I want my camera to do as little as possible to my images. I shoot in RAW and adjust things to the way that I want to see them during post processing, not the way a Nikon engineer wanted them to be. That includes noise reduction. In fact it ESPECIALLY includes noise reduction because that is a very destructive process.

My suggestion would be to try it both ways and decide for yourself which works best for you.
 
The long exposure noise reduction in camera works differently to many other noise reduction methods. It's specifically aimed at dealing with noise generated by overheating of the sensor and is intended to be used on exposures well over 30 seconds and well into minutes.

As the sensor is used it heats up - as it heats up noise levels increase. When this happens for something like startrail photography the results can be very damaging to the final image. As a result what Long Exposure Noise reduction does is to take a second photo, for the same length of exposure as the first, right after the first photo is taken. This second photo is taken with the shutter baldes shut - as a result it is a purely black scene with no light - any "colour" or such that appears on the shot will only be thus created by the heat induced noise.

The camera then processes the two shots one over the other - deducting the noise from the black shot from the original photo - and thus having the greatest chance to remove heat induced noise and preserve actual details present on the photo.
 
Some types of noise are random, others are predictable for YOUR specific sensor. e.g. at any given temperature and taking a photo of a given length, there is certain noise which will re-appear on the same pixels. If you grabbed another camera body of the same model as yours, the noisy pixels would be in a different spot. The repeatable noise is like a fingerprint... unique to your sensor.

In-camera noise reduction can remove that type of noise in a way that post-processed images cannot. Your computer software wont know the difference between the two types of noise. If you shoot RAW images, you can shoot "dark" frames and process the noise out on the computer -- the dark frame essentially tells the computer where your "repeatable" noise is (and usually you shoot many of them so it can assess which pixels are consistently noise and which pixels are randomly noisy.) I don't know of any terrestrial photographers who shoot dark-frames (although it wouldn't surprise me to learn some people do it) but astrophotographers (who mostly shoot long exposures) shoot these routinely.

You take them at the same time (e.g. after taking your normal frame, shoot a few dark frames) because you want them captured when the outdoor ambient temperature and the inside-camera temperature are the same as they were for your normal exposure.

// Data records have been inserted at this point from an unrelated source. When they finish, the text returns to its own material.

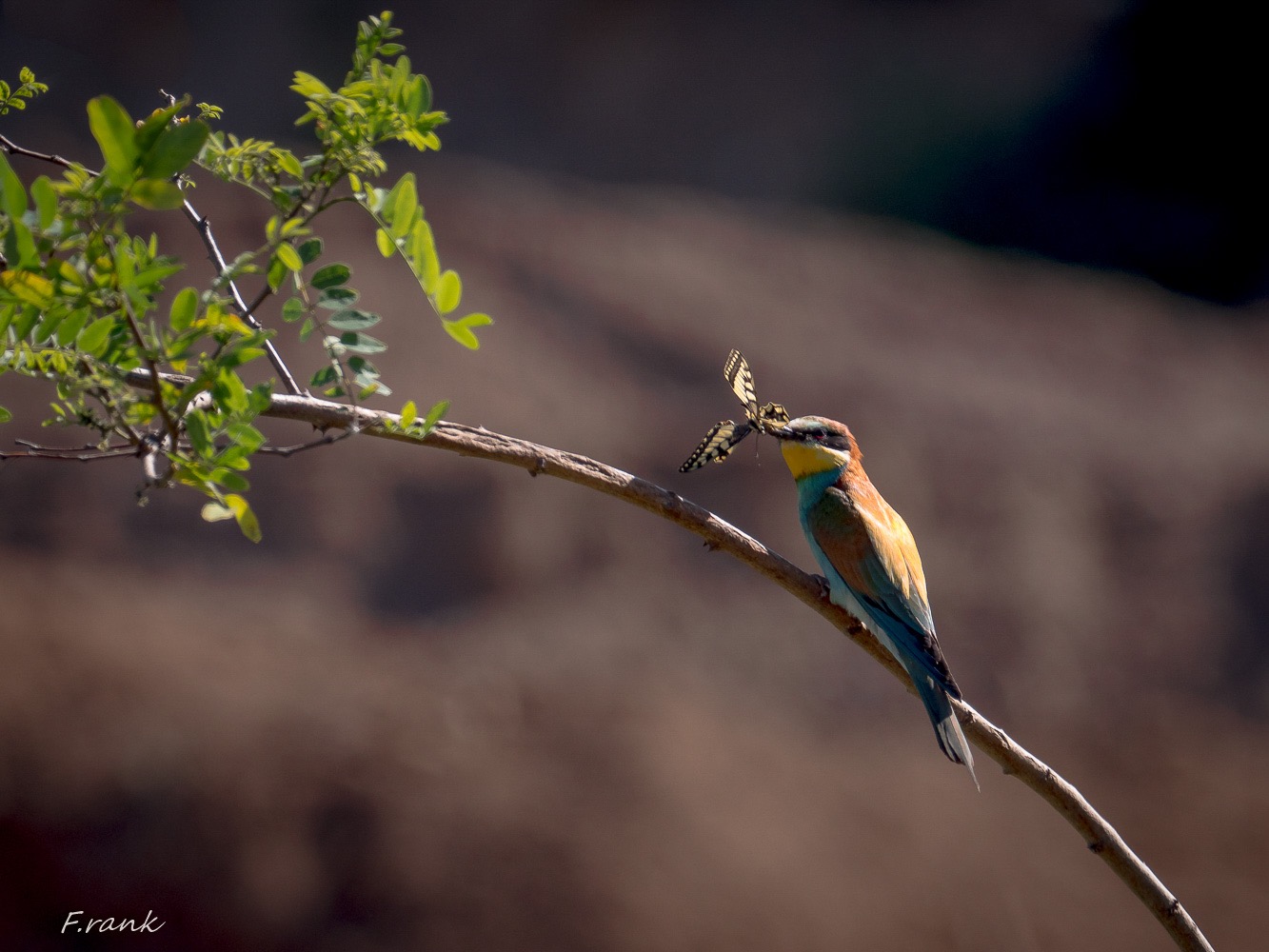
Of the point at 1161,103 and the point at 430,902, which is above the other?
the point at 1161,103

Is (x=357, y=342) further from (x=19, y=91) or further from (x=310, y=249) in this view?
(x=19, y=91)

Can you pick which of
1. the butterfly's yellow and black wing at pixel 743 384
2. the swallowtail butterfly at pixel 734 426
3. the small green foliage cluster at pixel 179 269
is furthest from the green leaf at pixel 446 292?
the butterfly's yellow and black wing at pixel 743 384

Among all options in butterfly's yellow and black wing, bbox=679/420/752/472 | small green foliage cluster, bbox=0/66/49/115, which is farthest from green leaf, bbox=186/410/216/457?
butterfly's yellow and black wing, bbox=679/420/752/472

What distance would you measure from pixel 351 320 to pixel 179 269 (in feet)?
0.58

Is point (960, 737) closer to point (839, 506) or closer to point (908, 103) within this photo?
point (839, 506)

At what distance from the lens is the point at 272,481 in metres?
2.62

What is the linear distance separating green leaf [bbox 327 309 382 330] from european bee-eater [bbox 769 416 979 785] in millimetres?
725

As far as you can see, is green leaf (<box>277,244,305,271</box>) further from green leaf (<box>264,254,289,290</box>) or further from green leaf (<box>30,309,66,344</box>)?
green leaf (<box>30,309,66,344</box>)

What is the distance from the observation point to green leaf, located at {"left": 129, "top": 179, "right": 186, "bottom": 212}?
50cm

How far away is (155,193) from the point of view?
50 centimetres

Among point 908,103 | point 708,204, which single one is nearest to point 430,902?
point 708,204

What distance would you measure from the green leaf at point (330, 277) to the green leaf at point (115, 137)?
0.63ft

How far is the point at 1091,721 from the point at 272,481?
2488 millimetres

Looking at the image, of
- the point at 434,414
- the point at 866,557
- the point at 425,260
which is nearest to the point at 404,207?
the point at 425,260
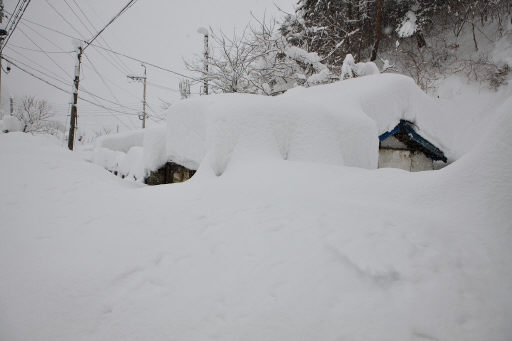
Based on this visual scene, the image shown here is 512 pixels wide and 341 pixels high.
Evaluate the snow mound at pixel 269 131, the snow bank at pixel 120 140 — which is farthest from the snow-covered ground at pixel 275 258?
the snow bank at pixel 120 140

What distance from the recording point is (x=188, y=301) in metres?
1.30

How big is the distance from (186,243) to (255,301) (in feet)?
2.33

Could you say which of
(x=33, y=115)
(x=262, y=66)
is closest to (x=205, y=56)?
(x=262, y=66)

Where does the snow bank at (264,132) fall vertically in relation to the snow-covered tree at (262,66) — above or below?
below

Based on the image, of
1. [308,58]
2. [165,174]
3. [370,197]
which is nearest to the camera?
[370,197]

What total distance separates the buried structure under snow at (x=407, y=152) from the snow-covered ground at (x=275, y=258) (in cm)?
527

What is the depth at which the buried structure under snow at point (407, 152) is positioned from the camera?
21.8 ft

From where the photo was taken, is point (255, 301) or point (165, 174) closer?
point (255, 301)

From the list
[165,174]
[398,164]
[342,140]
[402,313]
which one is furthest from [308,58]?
[402,313]

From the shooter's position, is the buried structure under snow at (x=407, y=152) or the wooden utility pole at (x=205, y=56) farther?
the wooden utility pole at (x=205, y=56)

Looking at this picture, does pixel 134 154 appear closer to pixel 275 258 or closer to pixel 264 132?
pixel 264 132

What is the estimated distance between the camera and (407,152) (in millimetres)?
7258

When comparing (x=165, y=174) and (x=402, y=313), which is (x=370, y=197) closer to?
(x=402, y=313)

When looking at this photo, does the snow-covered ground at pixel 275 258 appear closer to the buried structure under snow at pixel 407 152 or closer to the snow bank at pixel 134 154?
the snow bank at pixel 134 154
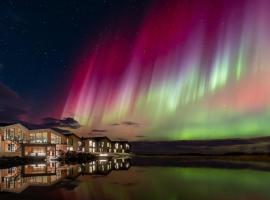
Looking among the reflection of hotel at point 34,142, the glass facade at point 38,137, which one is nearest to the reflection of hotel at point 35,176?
the reflection of hotel at point 34,142

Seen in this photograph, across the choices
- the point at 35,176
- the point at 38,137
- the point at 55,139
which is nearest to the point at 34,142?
the point at 38,137

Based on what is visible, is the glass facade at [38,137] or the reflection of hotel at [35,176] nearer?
the reflection of hotel at [35,176]

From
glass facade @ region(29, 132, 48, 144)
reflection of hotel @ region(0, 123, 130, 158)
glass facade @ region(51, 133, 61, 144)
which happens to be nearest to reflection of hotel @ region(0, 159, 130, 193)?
reflection of hotel @ region(0, 123, 130, 158)

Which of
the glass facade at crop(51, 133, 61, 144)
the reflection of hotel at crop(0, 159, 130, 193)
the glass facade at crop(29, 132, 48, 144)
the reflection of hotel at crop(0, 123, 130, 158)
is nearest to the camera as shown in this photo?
the reflection of hotel at crop(0, 159, 130, 193)

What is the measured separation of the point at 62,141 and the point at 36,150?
18.7m

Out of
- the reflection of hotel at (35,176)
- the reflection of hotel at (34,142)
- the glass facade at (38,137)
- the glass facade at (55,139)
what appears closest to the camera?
the reflection of hotel at (35,176)

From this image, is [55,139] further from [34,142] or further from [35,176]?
[35,176]

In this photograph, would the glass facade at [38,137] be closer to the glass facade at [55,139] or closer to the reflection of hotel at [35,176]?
the glass facade at [55,139]

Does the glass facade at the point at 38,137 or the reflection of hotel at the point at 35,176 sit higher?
the glass facade at the point at 38,137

You can also reduce noise by taking multiple exposures and "stacking" them. The idea is that elements in the image that are really there will be there in every frame. Pixels which represent noise will appear randomly. By "stacking" you can allow the computer to notice the difference. This will eliminate random noise -- but it wont eliminate the consistent noise. That's why you shoot the dark-frames. HOWEVER... there is another technique called "dithering" in which the camera is shifted _very_ slightly between frames. You'll re-align the offset images later, but the point of this is that any consistent noise will remain in the same place even though your subject moved over just slightly. This means the repeatable noise wont in the same location "relative" to the position of your subject -- making it easy for a computer to detect and eliminate.

Again... these are all techniques practiced regularly by astro-images. Keep in mind their exposure times are often VERY long (e.g. they might conceivably last an hour each.)

If you're shooting long exposure JPEGs and just want to get it in one frame with minimum hassle, then I'd probably turn the long exposure NR on and wait it out.